BEGIN

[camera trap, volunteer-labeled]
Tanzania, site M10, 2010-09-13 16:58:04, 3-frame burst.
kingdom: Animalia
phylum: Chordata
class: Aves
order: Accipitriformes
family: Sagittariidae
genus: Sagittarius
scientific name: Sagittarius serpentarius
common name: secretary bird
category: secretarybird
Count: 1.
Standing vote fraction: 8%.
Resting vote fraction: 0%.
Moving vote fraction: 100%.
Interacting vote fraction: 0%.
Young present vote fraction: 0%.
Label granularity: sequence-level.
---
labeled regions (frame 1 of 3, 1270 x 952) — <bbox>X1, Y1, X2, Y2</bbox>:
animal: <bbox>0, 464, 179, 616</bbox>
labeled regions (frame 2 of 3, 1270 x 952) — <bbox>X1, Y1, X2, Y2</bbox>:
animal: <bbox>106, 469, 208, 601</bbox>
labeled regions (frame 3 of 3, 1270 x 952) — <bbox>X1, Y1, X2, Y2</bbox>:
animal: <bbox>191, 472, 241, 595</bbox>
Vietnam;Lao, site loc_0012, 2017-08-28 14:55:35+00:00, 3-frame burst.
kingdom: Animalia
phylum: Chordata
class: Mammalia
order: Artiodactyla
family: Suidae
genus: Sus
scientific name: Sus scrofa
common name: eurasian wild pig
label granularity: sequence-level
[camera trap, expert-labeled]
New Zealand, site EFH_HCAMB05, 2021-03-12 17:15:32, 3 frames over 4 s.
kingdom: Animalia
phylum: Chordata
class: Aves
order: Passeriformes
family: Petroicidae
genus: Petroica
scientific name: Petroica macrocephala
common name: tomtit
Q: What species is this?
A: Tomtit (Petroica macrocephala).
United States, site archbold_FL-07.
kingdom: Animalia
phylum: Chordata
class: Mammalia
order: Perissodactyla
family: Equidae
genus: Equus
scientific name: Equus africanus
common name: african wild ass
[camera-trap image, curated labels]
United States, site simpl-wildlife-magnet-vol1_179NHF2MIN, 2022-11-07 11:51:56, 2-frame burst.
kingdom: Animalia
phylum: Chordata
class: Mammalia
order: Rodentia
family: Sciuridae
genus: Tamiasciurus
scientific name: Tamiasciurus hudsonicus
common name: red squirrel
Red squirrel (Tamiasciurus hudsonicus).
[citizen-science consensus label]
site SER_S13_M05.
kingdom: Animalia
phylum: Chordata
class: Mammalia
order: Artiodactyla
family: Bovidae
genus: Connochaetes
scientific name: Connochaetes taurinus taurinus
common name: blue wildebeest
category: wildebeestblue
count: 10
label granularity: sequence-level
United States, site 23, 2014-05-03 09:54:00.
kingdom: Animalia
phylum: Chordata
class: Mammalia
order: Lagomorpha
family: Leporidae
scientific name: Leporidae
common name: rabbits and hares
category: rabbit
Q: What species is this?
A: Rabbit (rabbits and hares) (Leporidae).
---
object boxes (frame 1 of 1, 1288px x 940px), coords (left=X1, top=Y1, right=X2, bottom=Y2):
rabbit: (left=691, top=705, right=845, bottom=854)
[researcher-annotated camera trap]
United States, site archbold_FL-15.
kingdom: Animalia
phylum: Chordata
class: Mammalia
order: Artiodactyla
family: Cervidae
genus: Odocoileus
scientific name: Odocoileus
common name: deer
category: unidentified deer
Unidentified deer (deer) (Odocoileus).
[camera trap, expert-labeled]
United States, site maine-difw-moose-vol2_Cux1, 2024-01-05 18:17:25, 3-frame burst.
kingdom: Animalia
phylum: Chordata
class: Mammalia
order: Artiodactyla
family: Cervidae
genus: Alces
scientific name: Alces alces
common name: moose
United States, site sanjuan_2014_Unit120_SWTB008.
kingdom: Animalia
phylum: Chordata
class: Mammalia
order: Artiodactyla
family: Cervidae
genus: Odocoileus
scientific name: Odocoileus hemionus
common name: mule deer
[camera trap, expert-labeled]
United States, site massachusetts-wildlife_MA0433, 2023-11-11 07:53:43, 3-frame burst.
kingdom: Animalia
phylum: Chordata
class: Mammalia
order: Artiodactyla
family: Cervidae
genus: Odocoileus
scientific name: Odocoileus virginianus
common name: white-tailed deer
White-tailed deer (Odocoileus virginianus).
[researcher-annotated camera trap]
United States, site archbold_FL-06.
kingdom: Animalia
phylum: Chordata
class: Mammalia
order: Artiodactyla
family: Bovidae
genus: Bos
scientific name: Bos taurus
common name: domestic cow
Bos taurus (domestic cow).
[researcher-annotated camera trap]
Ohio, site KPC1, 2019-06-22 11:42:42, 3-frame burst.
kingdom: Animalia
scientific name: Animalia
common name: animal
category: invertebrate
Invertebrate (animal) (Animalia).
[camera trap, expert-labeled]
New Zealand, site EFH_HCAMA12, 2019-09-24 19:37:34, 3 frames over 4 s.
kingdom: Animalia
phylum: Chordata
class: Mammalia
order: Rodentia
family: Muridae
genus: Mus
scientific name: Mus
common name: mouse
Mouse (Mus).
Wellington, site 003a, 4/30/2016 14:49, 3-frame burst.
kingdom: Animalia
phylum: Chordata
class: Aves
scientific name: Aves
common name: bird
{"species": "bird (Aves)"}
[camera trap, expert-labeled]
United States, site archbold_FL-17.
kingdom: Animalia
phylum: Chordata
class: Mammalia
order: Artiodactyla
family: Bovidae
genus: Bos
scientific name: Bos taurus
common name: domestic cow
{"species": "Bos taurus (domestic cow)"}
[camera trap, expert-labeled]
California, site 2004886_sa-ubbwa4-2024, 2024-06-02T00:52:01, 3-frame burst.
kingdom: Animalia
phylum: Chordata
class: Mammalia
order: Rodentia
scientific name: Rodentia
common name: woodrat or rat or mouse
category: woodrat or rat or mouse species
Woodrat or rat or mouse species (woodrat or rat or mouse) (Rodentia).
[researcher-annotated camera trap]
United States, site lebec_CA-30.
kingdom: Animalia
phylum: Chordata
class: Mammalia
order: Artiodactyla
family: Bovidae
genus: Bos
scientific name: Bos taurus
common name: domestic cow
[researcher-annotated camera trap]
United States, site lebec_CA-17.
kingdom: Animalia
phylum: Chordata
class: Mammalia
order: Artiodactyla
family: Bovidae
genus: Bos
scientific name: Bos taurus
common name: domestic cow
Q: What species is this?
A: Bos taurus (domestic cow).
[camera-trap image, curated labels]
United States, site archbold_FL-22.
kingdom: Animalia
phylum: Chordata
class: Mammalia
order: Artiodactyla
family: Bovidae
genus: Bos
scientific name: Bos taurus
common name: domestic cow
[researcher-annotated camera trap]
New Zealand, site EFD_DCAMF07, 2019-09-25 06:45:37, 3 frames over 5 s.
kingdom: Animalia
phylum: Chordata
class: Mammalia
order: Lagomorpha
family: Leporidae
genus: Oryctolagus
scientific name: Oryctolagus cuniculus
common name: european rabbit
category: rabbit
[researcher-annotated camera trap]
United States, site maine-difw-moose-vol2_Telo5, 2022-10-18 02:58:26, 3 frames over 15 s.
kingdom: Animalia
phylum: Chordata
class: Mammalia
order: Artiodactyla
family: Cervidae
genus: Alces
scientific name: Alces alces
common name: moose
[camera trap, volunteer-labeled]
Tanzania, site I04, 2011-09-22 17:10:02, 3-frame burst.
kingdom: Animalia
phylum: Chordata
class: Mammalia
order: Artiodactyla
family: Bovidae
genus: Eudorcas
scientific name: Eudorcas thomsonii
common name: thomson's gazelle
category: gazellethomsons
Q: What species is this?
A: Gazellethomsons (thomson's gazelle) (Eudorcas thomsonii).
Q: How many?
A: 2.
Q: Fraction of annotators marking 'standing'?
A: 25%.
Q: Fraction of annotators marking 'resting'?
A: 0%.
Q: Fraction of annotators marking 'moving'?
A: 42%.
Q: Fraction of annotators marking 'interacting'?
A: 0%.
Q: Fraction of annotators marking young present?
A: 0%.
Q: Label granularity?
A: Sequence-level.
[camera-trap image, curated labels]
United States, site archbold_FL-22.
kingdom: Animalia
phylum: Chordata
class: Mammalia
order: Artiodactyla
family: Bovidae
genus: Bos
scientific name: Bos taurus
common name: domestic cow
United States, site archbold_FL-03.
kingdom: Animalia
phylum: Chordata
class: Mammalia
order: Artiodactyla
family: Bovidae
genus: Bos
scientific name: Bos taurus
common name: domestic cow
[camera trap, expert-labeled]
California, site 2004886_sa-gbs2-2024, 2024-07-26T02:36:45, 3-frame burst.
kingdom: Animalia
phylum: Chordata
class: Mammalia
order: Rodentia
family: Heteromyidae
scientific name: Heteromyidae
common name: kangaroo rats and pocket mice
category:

END

**WHAT IS NEEDED**
Using the entries above, count the lines that have the string "moose" in them. Answer with that number only.

**WRITTEN REPLY**
4